## STATED EXERCISE
Recast every line of the records below as a Markdown table with the columns "Row" and "Line": give each nonblank line its own numbered row. Leave out the pictures and any blank lines.

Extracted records
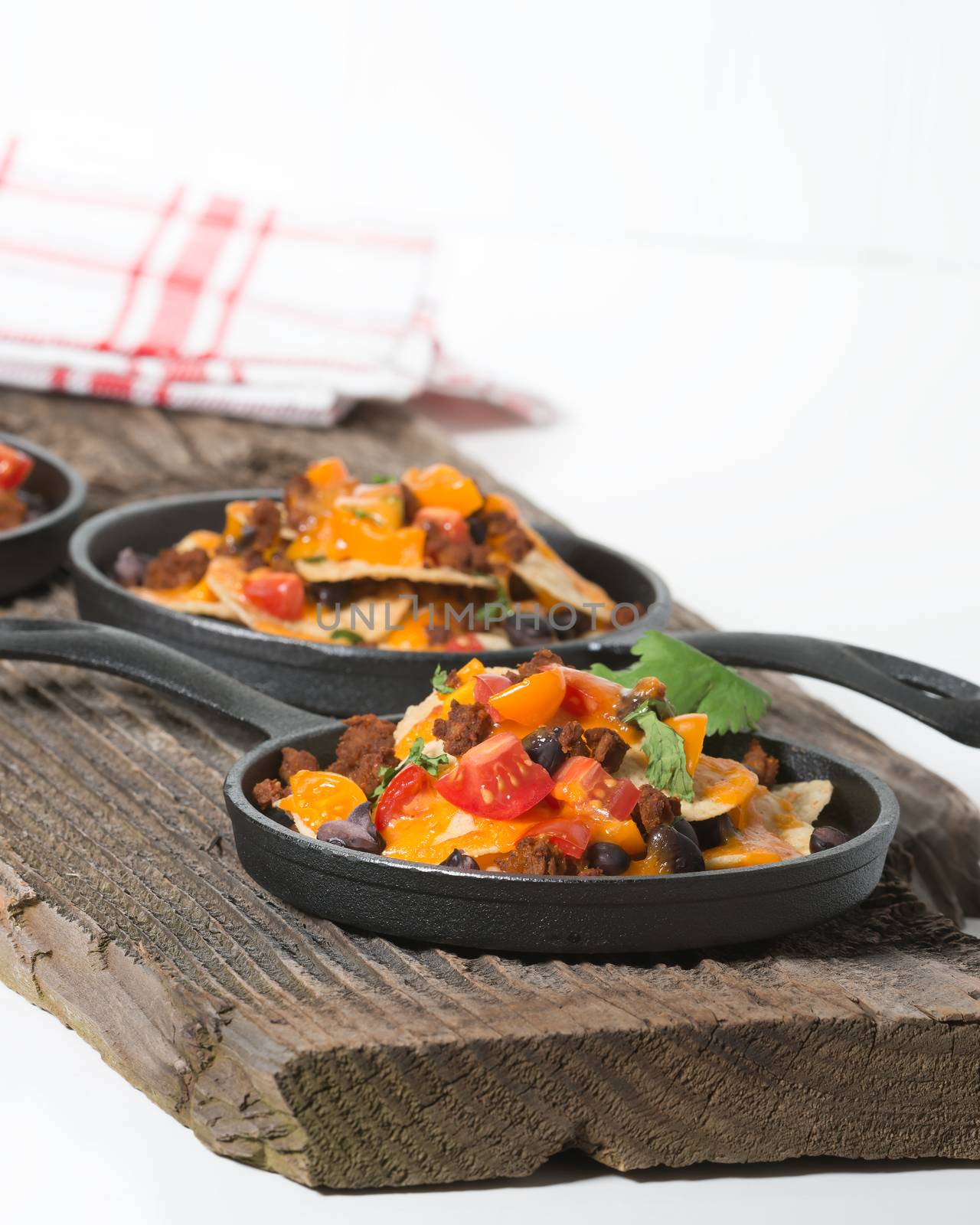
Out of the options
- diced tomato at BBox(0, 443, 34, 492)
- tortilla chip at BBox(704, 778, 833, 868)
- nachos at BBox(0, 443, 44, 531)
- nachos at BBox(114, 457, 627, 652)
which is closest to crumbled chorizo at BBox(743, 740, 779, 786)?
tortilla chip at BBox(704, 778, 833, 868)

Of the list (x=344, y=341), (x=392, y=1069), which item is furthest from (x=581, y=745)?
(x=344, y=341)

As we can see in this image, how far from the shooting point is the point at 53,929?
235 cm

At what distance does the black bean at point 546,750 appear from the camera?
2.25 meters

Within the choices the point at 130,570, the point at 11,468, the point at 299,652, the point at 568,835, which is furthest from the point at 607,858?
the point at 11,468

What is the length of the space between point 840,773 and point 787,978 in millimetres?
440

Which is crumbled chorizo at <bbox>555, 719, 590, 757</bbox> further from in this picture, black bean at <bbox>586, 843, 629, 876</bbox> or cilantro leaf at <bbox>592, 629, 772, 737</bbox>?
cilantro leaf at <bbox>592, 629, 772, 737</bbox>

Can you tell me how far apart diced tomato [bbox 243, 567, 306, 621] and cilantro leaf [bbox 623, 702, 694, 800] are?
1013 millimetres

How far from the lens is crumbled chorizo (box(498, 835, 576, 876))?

## TASK RESPONSE
| Row | Line |
|---|---|
| 1 | Out of the options |
| 2 | - diced tomato at BBox(0, 443, 34, 492) |
| 3 | - tortilla chip at BBox(704, 778, 833, 868) |
| 4 | - nachos at BBox(0, 443, 44, 531) |
| 5 | - nachos at BBox(114, 457, 627, 652) |
| 6 | which is closest to crumbled chorizo at BBox(743, 740, 779, 786)? |
| 7 | tortilla chip at BBox(704, 778, 833, 868) |
| 8 | Of the list (x=344, y=341), (x=392, y=1069), which item is furthest from (x=581, y=745)? |
| 9 | (x=344, y=341) |
| 10 | As we can see in this image, how far from the shooting point is the point at 53,929? |
| 11 | 235 cm |
| 12 | At what distance does the black bean at point 546,750 appear from the camera? |
| 13 | 2.25 meters |
| 14 | Within the choices the point at 130,570, the point at 11,468, the point at 299,652, the point at 568,835, which is furthest from the point at 607,858? |
| 15 | the point at 11,468 |
| 16 | What is the length of the space between point 840,773 and point 787,978 in millimetres? |
| 17 | 440 |
| 18 | Which is crumbled chorizo at <bbox>555, 719, 590, 757</bbox> further from in this picture, black bean at <bbox>586, 843, 629, 876</bbox> or cilantro leaf at <bbox>592, 629, 772, 737</bbox>? |
| 19 | cilantro leaf at <bbox>592, 629, 772, 737</bbox> |
| 20 | Can you tell me how far apart diced tomato [bbox 243, 567, 306, 621] and cilantro leaf [bbox 623, 702, 694, 800] are? |
| 21 | 1013 millimetres |
| 22 | How far from the lens is crumbled chorizo (box(498, 835, 576, 876))? |